- Born: February 2, 1874
- Died: January 4, 1944 (aged 69)
- Resting place: Saint Mary's Cemetery, Lynn, Massachusetts
- Occupations: Reporter, Newspaper editor
- Spouse: Alice Ruth Dwyer
- Parent(s): John J. Leary, Mary Ann (Cronon)
- Awards: 1920 Pulitzer prize for reporting

= John J. Leary Jr. =

American reporter and newspaper editor

John Joseph Leary Jr. (February 2, 1874 - January 4, 1944) was an American Pulitzer Prize-winning reporter and newspaper editor. He worked for a number of news organizations including Lynn Press, The Denver Times, the New York Herald, New York World, New-York Tribune, The Boston Journal, The Boston Post, and The Boston Record.

Leary's prize-winning work, written while working with the New York World, is still cited in books, more than 70-years after his death, with one author describing him as "the first star labor reporter in the United States. He worked with the World until they closed operations in 1931. Leary was also one of the more fortunate reporters, having the opportunity to interview Theodore Roosevelt; a book of his inverviews was published in 1920, titled "Talks with T.R."

== Career ==

=== Reporting with the New York World ===
Leary was working with the New York World, in 1920, when he was awarded the Pulitzer Prize for Reporting. He was awarded the prize for his series of articles written during the national coal strike during the winter of 1919. The reports covered labor issues and strikes during the West Virginia coal wars.

In his book, No Longer Newsworthy: How the Mainstream Media Abandoned the Working Class, Christopher R. Martin described Leary as "the first star labor reporter in the United States." Leary had begun covering the labor disputes, strikes and violence, between the United Mineworkers of America and the mine operators, beginning in 1918. His Pulitzer prize-winning stories were the first to be awarded the prize for labor reporting.

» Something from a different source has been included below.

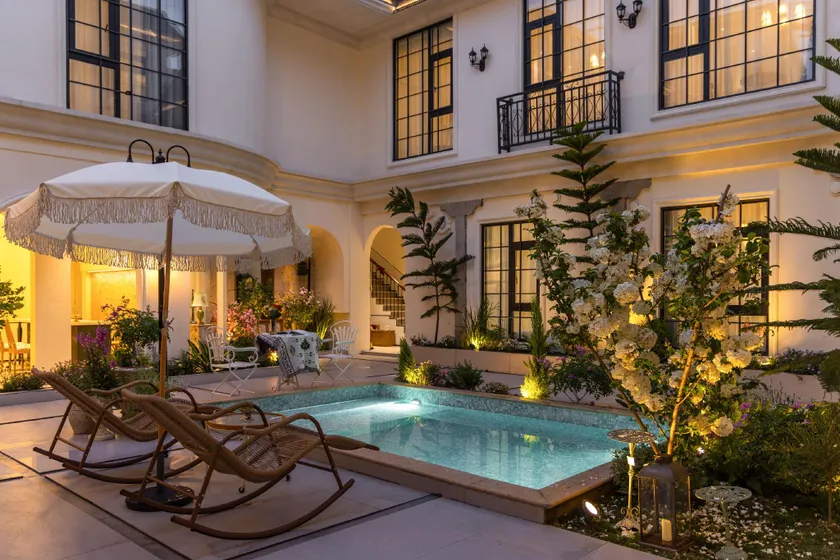French Encore Nice South France Manor, Xiamen - Image 1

His story, "Coal Strike in West Virginia," (December 9, 1919, New York Herald) was reported on by various union labor journals all over the country, noting that he promised to continue reporting on the violence and efforts to stop unionization in Logan County, West Virginia.

The Buffalo Labor Journal ran one story headline, in December 1919, that read:

"Guyan Last Stand of Big Coal Kings, says "World" Writer. Only Law That of Mine Operators, John J. Leary Jr., Writes, Enforced "at Point of Pistol and Rifle" by Deputies Who Really Are "Servants" of the Operators, Who Pay the Sheriff a Lump Sum for Protection."

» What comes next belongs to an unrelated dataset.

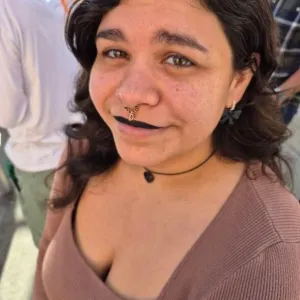 IzzyBella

The journal article reported on "conditions that bordered on feudalism," to prevent future unionization in the Guyan River coal fields, in Guyan Valley, Huntington, West Virginia.

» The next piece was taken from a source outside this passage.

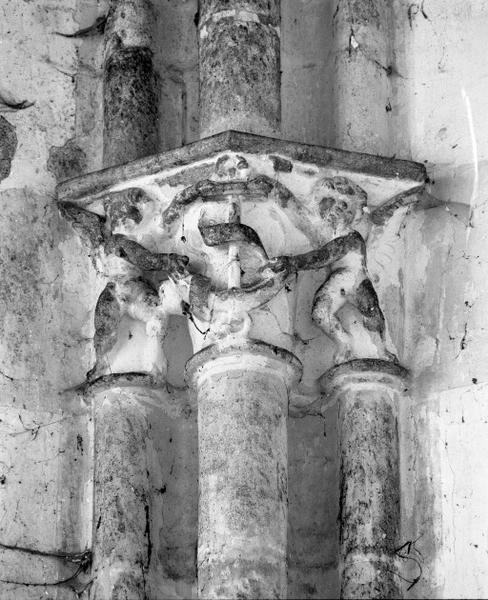 Entre le choeur et l'abside, chapiteau droit.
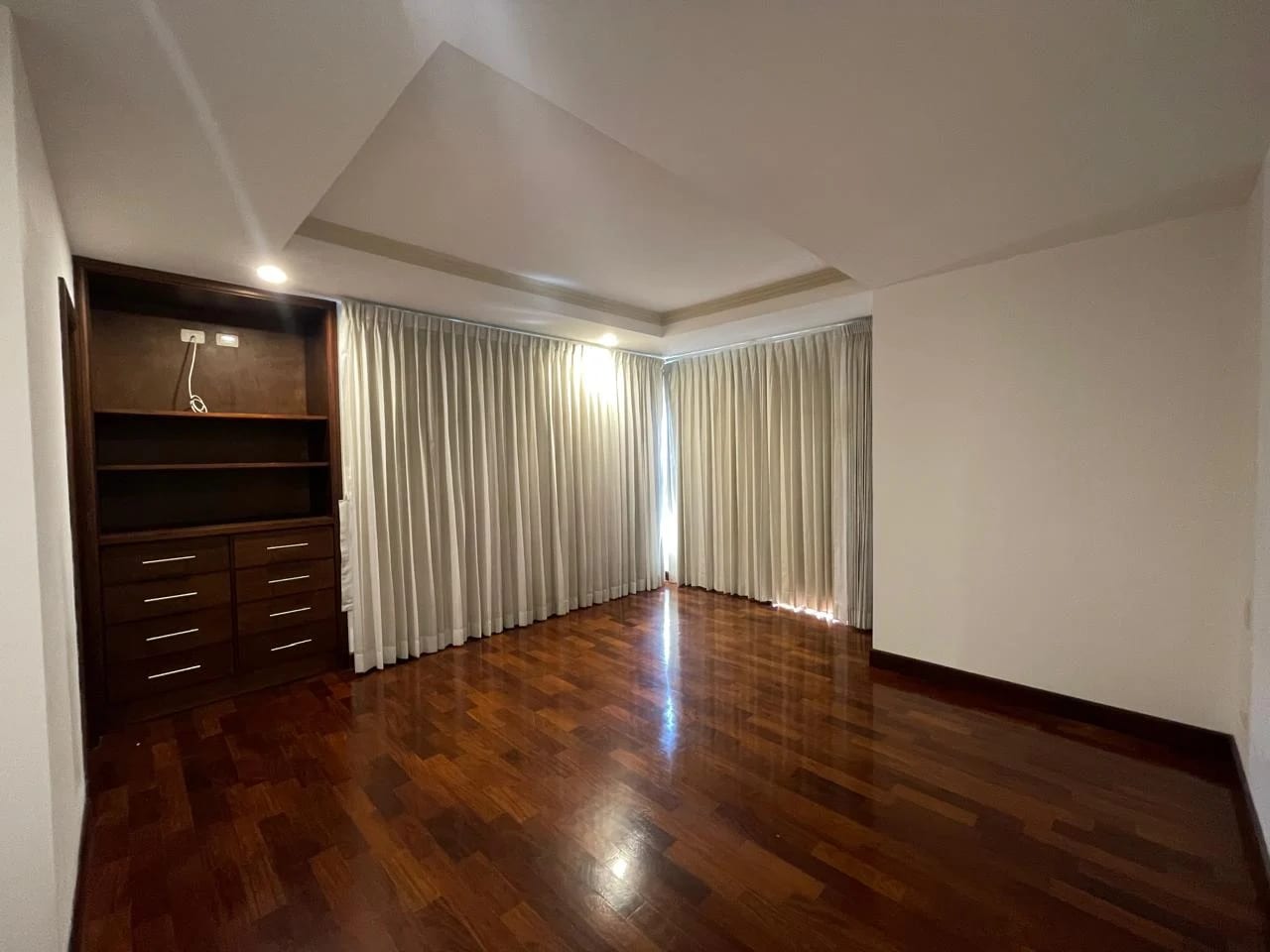 Alquilo amplio apartamento en Z. 10 Santa María — Apartamento en Alquiler en Santa María, Zona 10, Guatemala, Ciudad — foto 10 de 17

As the fight to allow unions to speak with non-union coal miners in West Virginia continued, the coal companies fought with injunctions against the union members. Leary described the filing of injunctions as showing "that, as usual with West Virginia decrees, they are sweeping...No gains in membership in the recently formed local unions in the Winding Gulf field have been made since the injunction order, cheerfully comments one West Virginia mine operator."

Leary continued reporting on the labor issues in West Virginia, writing, in 1922, about the inaction of then, Secretary of State, Herbert Hoover, and congress. In his article, "Coal-The Roosevelt Way Out," he wrote "'There is, " Secretary Hoover declared when the subject was put up to him, "no machinery for the purpose. We can only wait on developments."' He added that although President Harding had given much attention to the issue, "the attitude of official Washington reflects...the attitude of the man in the street...he knows that the situation is bad. But there have been situations as bad before and we have, some way or other, muddled through.'"

=== On Theodore Roosevelt ===
Leary's collection of conversations with Theodore Roosevelt, the 26th President of the United States, was published in a book titled, "Talks with T.R.," first published in 1920. Roosevelt died in January 1919, Leary was one of a very few number of people who had the opportunity to interview him in-depth.

=== Late career ===
Leary reported for The New York World until they closed operations in 1931. However, that didn't keep him out of the news.

Leary was a trusted reporter and his trips abroad were followed closely by the media. Upon his return from Europe, in 1931, during Great Depression, The New York Times reported on Leary's return with the headline reading, "LEARY, BACK, TELLS OF EUROPE'S PLIGHT," the story continued to read, "Depression Has Affected Us Least, He Reports After Survey for Labor Department. HAILS HOOVER'S PROGRAM: Former Newspaper Man Asserts It Averted Revolution in Germany and Austria."

== Personal and death ==
Leary was born to parents, John J. Leary and Mary Ann (Cronon). He married, Alice Ruth Dwyer (1876–1942), in 1896, she died, two years before his death, in 1942. Leary was buried, along with other family members, at Saint Mary's Cemetery, in Lynn, Massachusetts.